If you set up as a limited company, you must have a separate business bank account. For sole traders, and even partnerships, it is optional although we’d strongly recommend opening a separate bank account in order to keep your personal and business finances separate. As a sole trader this could be just a separate personal bank account, which would probably mean free banking, whereas banks will charge for a business bank account
Do your research. Not all banks are the same and while you may wish to use your own bank to open a business account, it’s worth shopping around for the best deal as some banks offer free or fixed cost business banking whereas others charge for every transaction. Call two or three banks and ask to speak to the new business manager; tell them that you are setting up in business as a bookkeeper and that you want a business bank account. They should now be selling you their services. If you have lived in the UK for less than two years and don’t have a UK passport there may be additional requirements you have to meet.

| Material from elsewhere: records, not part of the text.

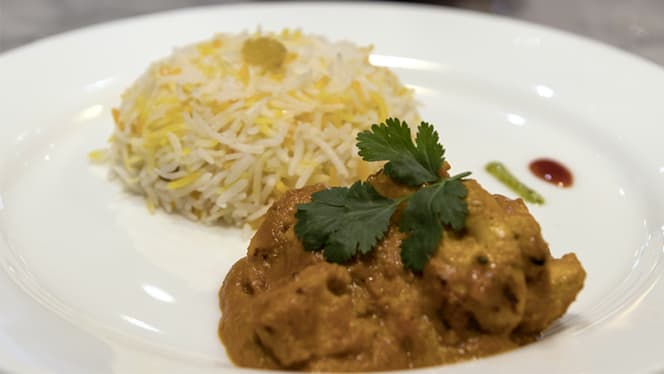 Restaurant Khajuraho Fine Dine and bar - 6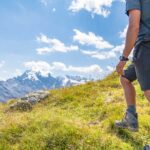 Bergsteigen, Ortlergruppe, wandern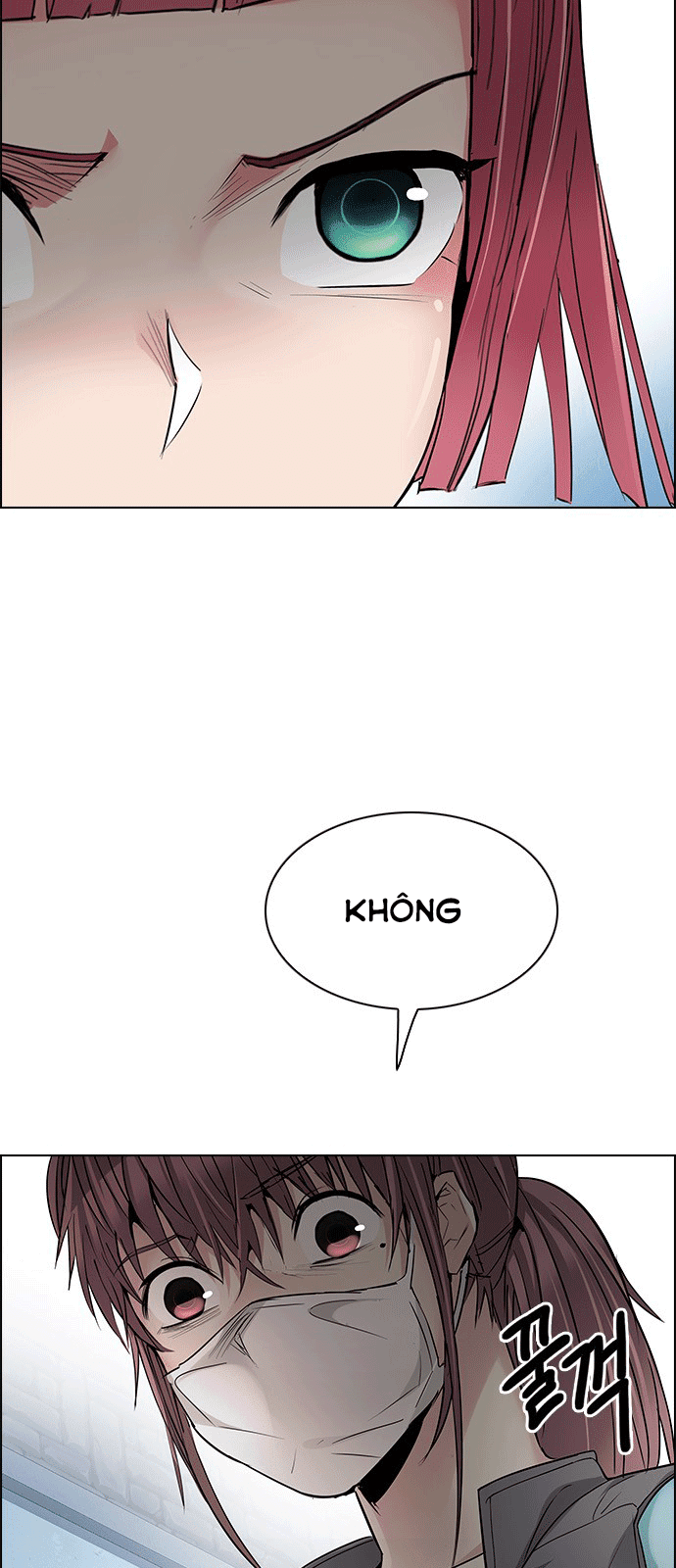 Dice - Chương 214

After contacting two or three banks choose the one you prefer. You may have to go into a branch to open your account if you choose a high-street bank in which case make sure you have all the documents you need to take with you, usually proof of identity (a passport or driving licence) and proof of address (current utility bill or personal bank statement). If you have registered as a limited company you will also need to show your certificate of incorporation.

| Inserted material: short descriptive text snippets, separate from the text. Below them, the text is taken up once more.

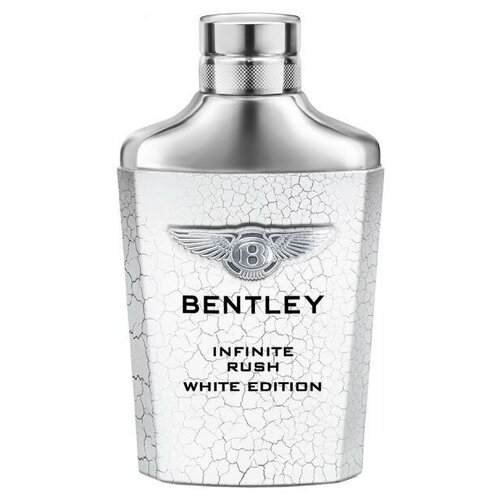 Туалетная вода (eau de toilette) Bentley men Infinite Rush - White Edition Туалетная вода 100 мл. Tester одеколон bentley for men infinite rush eau de toilette spray bentley 100 мл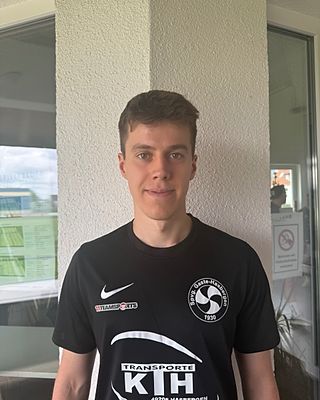 Tobias Hehemann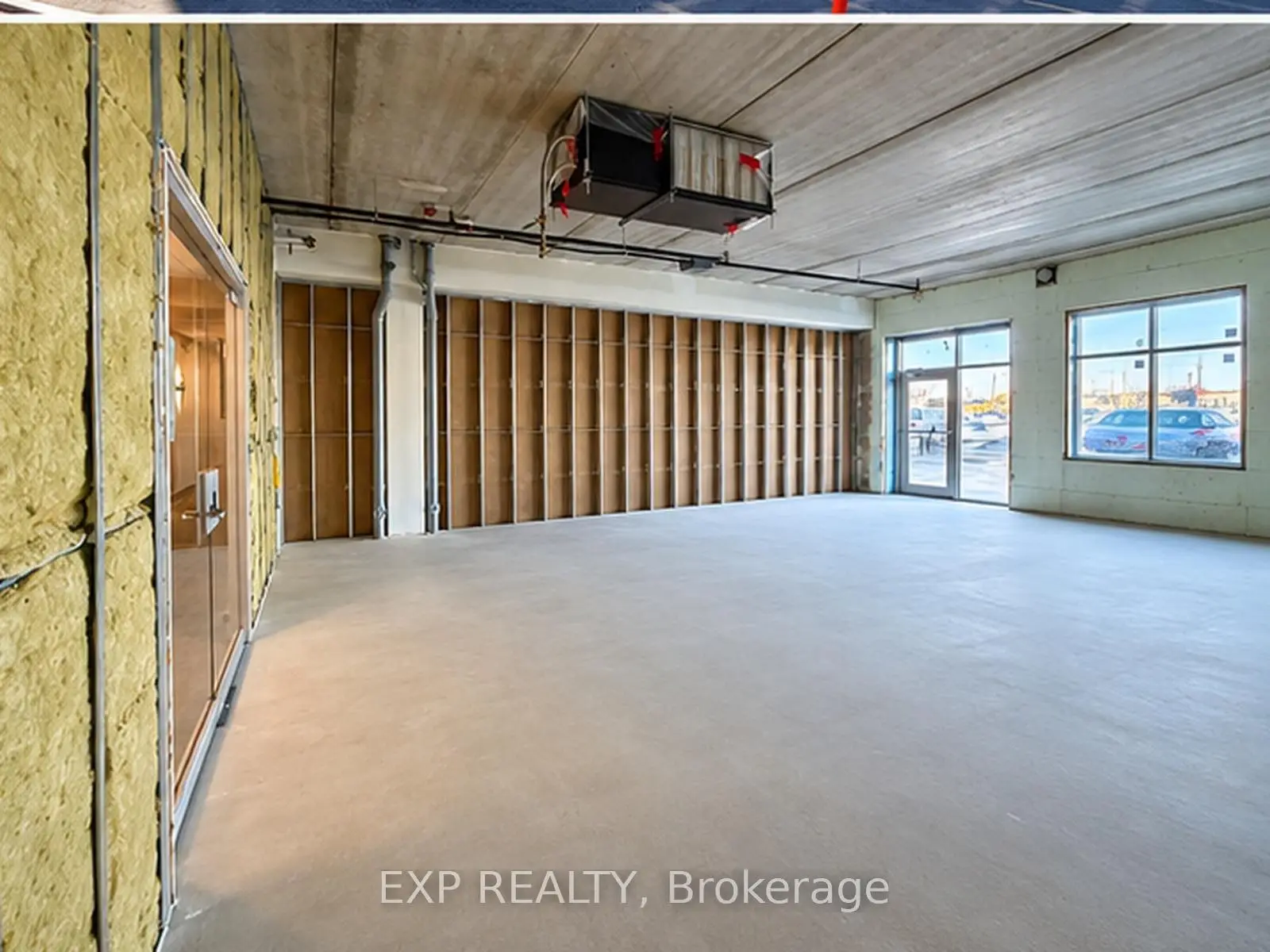 Commercial for lease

It is advisable to have a credit card to use just for business. If you open a business bank account and your bank offer you one, decline politely and apply for a personal credit card instead and use this just for business transactions
An alternative to high street banks is the increasing number of online banks providing low-cost business banking. These are great if your clients pay you electronically and all your transactions are online. A good option is Starling Bank but there are others you may want to consider.